● Exercises to complete
**A)** Copy from the forum thread on reproducing an IFEval score the part that opens with the words containing "I am using the following" and closes with "to the 51.2%.".
**B)** Answer these questions from the forum thread on reproducing an IFEval score:
(i) At what temperature setting did one poster get 27.9% on IFEval?
(ii) What IFEval score is that 27.9% still falling short of?
(iii) What software does one poster say they forgot to mention?
**C)** Continue the forum thread on reproducing an IFEval score, starting after its last sentence.

### Passage for review

I am using the following settings:
temperature=1.0top_p=0.95top_k=64min_p=0.0
Am I missing something? I suspect there's a misconfiguration somewhere in my setup.
+1. cannot reproduce IFEval score too, my evaluation results are among ~26%.
I'm working with temperature=0.2 and it's better
With
temperature=0.2top_p=0.95top_k=64min_p=0.0
It got 27.9% on IFEval. It's a slight improvement, but there's still a gap to the 51.2%.
I honestly don’t know—maybe try 0.0 or 0.1 😅. Good luck.
Try this?
temperature = 0.1 // less random token picking
top_p = 0.95
top_k = 64
min_p = 0.25 // lower minimum probability
I’m really curious about IFEval score
By the way, I’m using llama.cpp. I forgot to mention that last time.
I am also having trouble replicating the results reported. I am using the standard lm_eval harness. I get the following results, and the biggest gap is in IFEval (with inst_level_loose_acc metric).

######
### Provided material

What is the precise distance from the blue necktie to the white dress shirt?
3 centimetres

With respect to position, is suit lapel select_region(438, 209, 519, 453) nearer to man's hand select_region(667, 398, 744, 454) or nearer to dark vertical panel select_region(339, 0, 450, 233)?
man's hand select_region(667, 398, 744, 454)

######

● Answers per task
**A)**
I am using the following settings:
temperature=1.0top_p=0.95top_k=64min_p=0.0
Am I missing something? I suspect there's a misconfiguration somewhere in my setup.
+1. cannot reproduce IFEval score too, my evaluation results are among ~26%.
I'm working with temperature=0.2 and it's better
With
temperature=0.2top_p=0.95top_k=64min_p=0.0
It got 27.9% on IFEval. It's a slight improvement, but there's still a gap to the 51.2%.

**B)**
(i) 0.2
(ii) 51.2%
(iii) llama.cpp

**C)**
Gemma 3 270M IT - Actual Results vs Google's Reported Baseline
| Benchmark | n-shot | Actual Results | Google Reported | Delta | Match Status |
|---|---|---|---|---|---|
| HellaSwag | 0-shot | 33.5% | 37.7% | -4.2% | ❌ Lower |
| PIQA | 0-shot | 65.6% | 66.2% | -0.6% | ✅ Close |
| ARC-c | 0-shot | 24.5% | 28.2% | -3.7% | ❌ Lower |
| WinoGrande | 0-shot | 53.2% | 52.3% | +0.9% | ✅ Close |
| BIG-Bench Hard | 3-shot | 26.8% | 26.7% | +0.1% | ✅ Match |
| IFEval (inst_level) | 0-shot | 37.7% | 51.2% | -13.5% | ⚠️ Gap |
I am also facing this touble too! I guess I didn't use the same command as the official evaluation did.
This is the command I used,
lm_eval --model hf --model_args pretrained=google/gemma-3-270m-it --tasks leaderboard_ifeval --device cuda:0 --use_cache ./eval_cache/google_gemma-3-270m-it --apply_chat_template --fewshot_as_multiturn --batch_size auto --log_samples --output_path ./eval_out/ --trust_remote_code
In fact, I have trouble reproducing not only this model but also others like gpt-oss-20B and I've checked Github community about IFEval, some said batch_size may also somehow affect the result...
The batch_size cannot explain such a large gap, usually we should be able to reproduce within 3-5% of the given results. The surprising thing is it is only happening on this benchmark?
Thanks for the heads-up. We have forwarded your feedback about the gemma-3-270m-it IFEval score discrepancy to the engineering team for a full investigation. We appreciate you bringing this to our attention.